THE MISTRESS’S DAUGHTER

A Memoir

by A.M. Homes

Pub Date: April 9th, 2007
ISBN: 0-670-03838-5
Publisher: Viking

Adopted as a newborn, novelist Homes (This Book Will Save Your Life, 2006, etc.) finally meets her biological parents.

The author embarked on this journey of self-discovery after being contacted by her biological mother, who gave birth to Homes as a result of an affair with her married employer at a Washington, D.C., dress shop. Ellen Ballman never wed, and she appears a lonely, erratic and needy lost soul to her 31-year-old daughter. Uneasy and frightened, Homes pushes her away, basically avoiding all but sporadic telephone contact after one face-to-face meeting. Upon learning of her death, Homes gathers Ballman’s meager papers and belongings, putting them aside for seven years before sifting through them in an unsuccessful attempt to discover who she really was. Meanwhile, the author’s biological father, still married with children, seems pleasant enough when she contacts him.
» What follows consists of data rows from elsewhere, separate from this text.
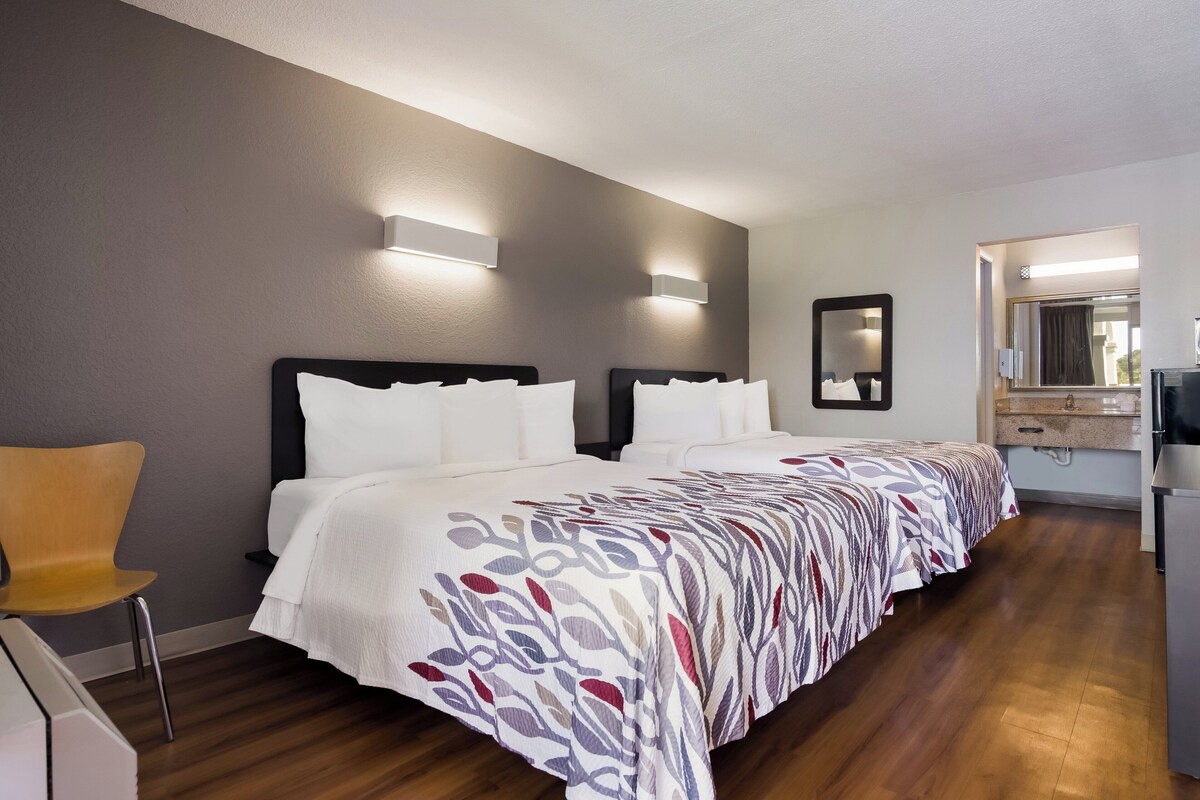 A hotel room with a large bed, two bedside tables, a chair, a mirror, and a small desk with a chair.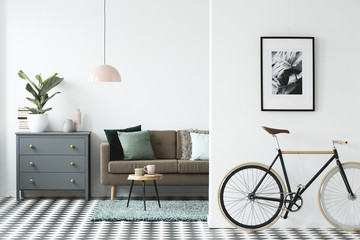 Bike and painting on the wall in a modern living room interior in the background with a chest of...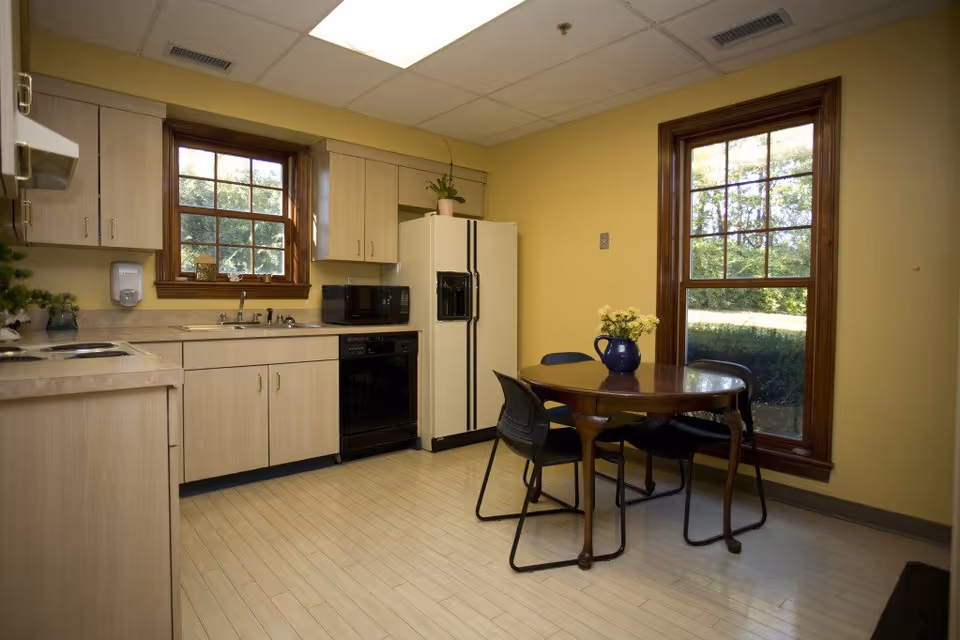 Bright kitchen with cabinets, fridge, microwave, and a round table by large windows.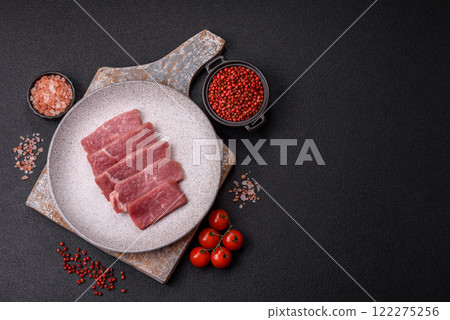 Juicy beef cut into slices with salt, spices and herbs 122275256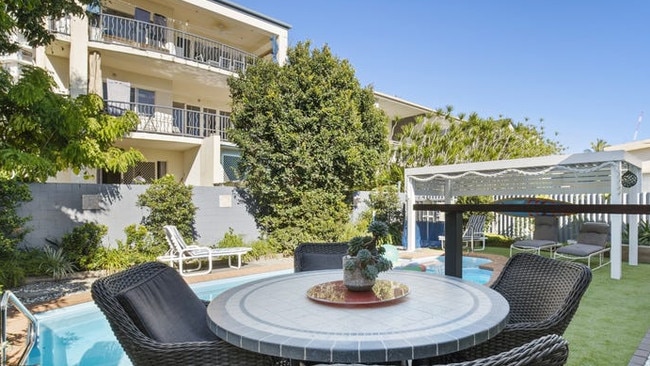 The owner of 32 Pine Ave, Surfers Paradise, took on his neighbours because of overhanging trees.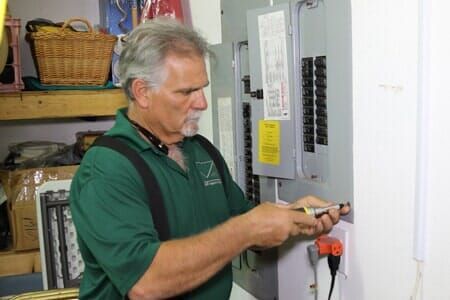 A man in a green shirt is working on an electrical box.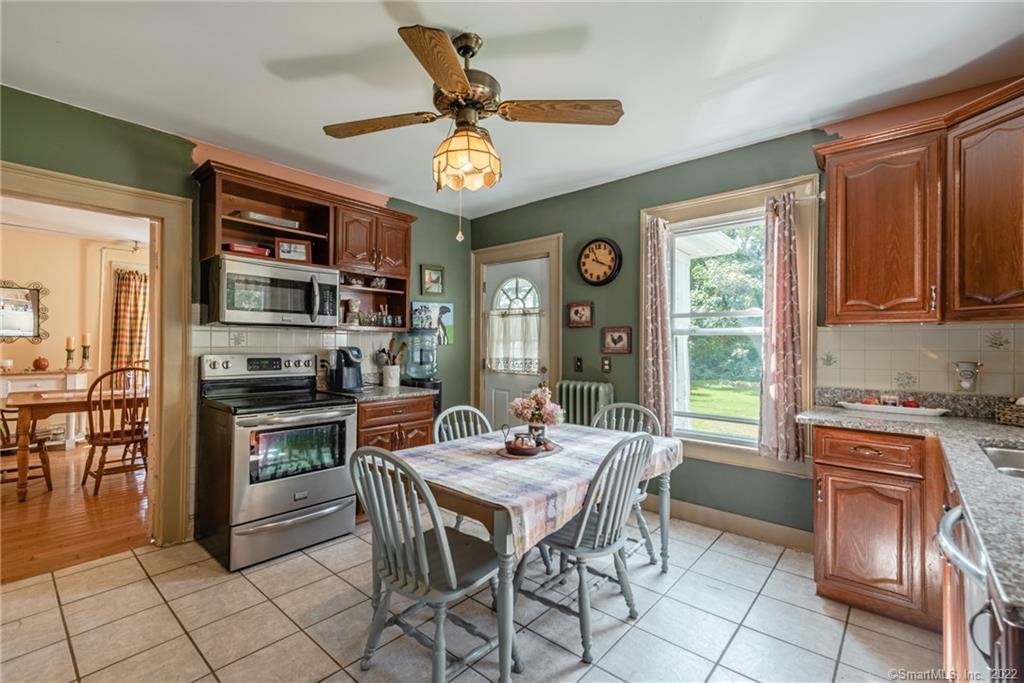 677 Kent Road New Milford, CT 06755 - Photo 1 of 1 a kitchen with stainless steel appliances granite countertop a stove top oven a sink dishwasher a dining table and chairs with wooden floor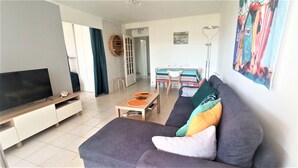 Un salon comprenant un canapé, un téléviseur et un coin repas avec des chaises et une table.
They have several cordial lunches, and he persuades her to take a DNA test, which apparently confirms his paternity. But he never fulfills an early promise to introduce her to his family. Homes seems naïvely outraged by this, seemingly unaware how her presence around the Christmas dinner table might prove awkward for all concerned. Years later, after she has penned a thinly disguised magazine article about their relationship, he refuses to provide the DNA test and ceases all communication with her. We can’t help but wonder why the author, who kept her emotionally fragile mother at arm’s length, complains bitterly when her biological father does the same to her. Though fairly riveting in its early stages, the narrative sags noticeably when Homes launches a genealogical research project into both her biological and adoptive families. That exercise, like much of this unsatisfying and depressing story, proves to be of far more interest to the principals involved than to the reader.

Ultimately off-putting and unappealing, due to a whiny, self-pitying attitude conveyed in overwrought prose.